Noted, thank you! I'll look at those tools now, and try them.

> For independently load-testing disk, you can try dd or fio, while being cognizant of the disk cache. To avoid actual disk I/O I think you should be
> able to use a ram based disk in the dom0 instead of a physical disk. However, I wouldn't bother if you can reproduce with network only, until the
> network issue has been fixed.

Acknowledged, thanks.

> > maxmem=90112
> > vcpus=26
> This is fairly large.
> Have you tried both fewer cpus and less memory? If you can reproduce with iperf, which probably will reproduce more quickly, can you reproduce with
> memory=2048 and vcpus=1 or vcpus=2 for example? FYI the domU might not boot at all with vcpus=1 with some kernel versions.

I... have not.... and please pardon my ignorance here, but my guest
machine runs a lot of different things for our client, and definitely
needs the RAM (and I *think* needs the CPUs, although I confess that
I'm not sure how vcpus translate to available compute power.) I can
try the smaller numbers, but have not because to me it's off-point,
since my guest requires the larger number of resources we've
traditionally allocated.

*Study material*:

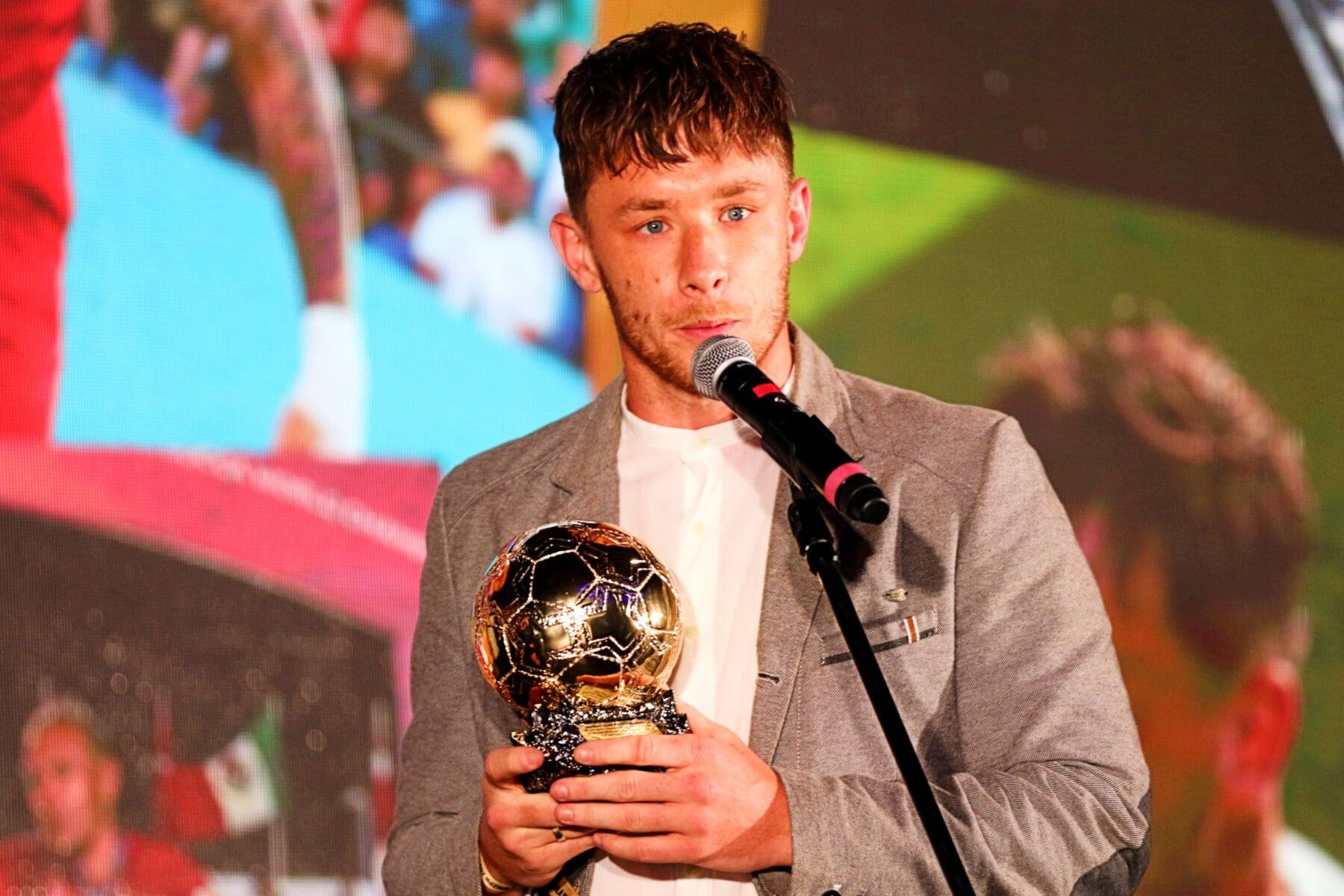 Bartłomiej Piórkowski. Fot. Emil Marecki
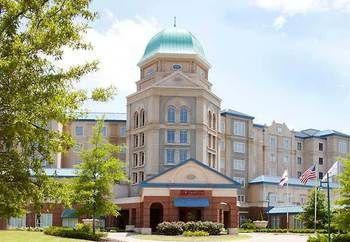 Marriott Shoals Hotel & Spa - Bild 2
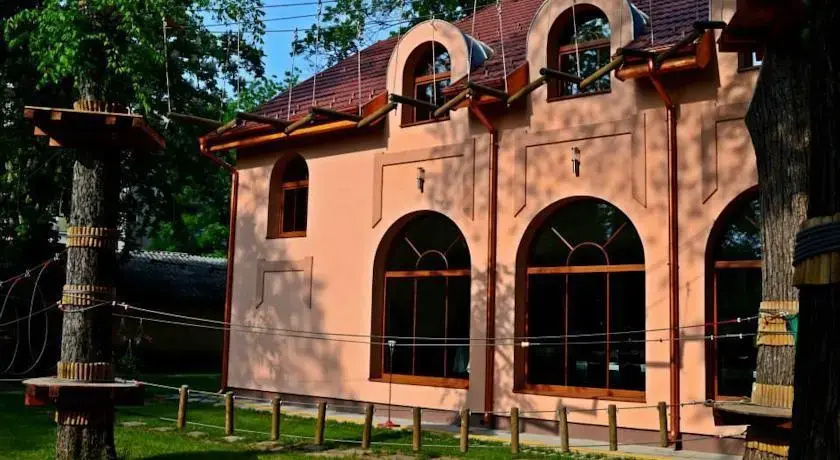 Zöldkert Panzió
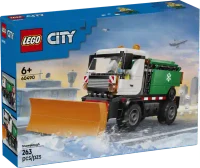 Lego 60490 SNOWPLOW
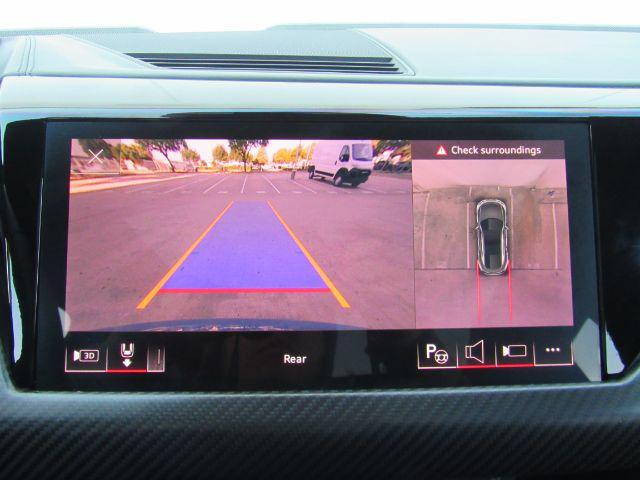 used 2023 Audi e-tron GT car, priced at $49,900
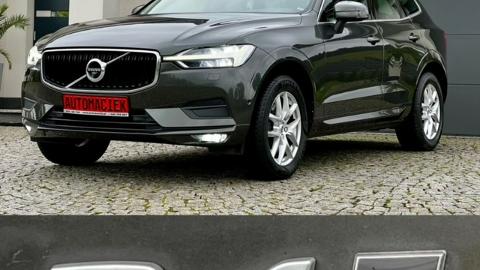 Volvo XC 60 II  (197KM) -  126 900  PLN, 2019 - Kamienna Góra - wyprzedaż | Autoria.pl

*Task requirements*: In the forum thread, which two tools are suggested for independently load-testing the disk?

*Solution to this exercise*: dd and fio.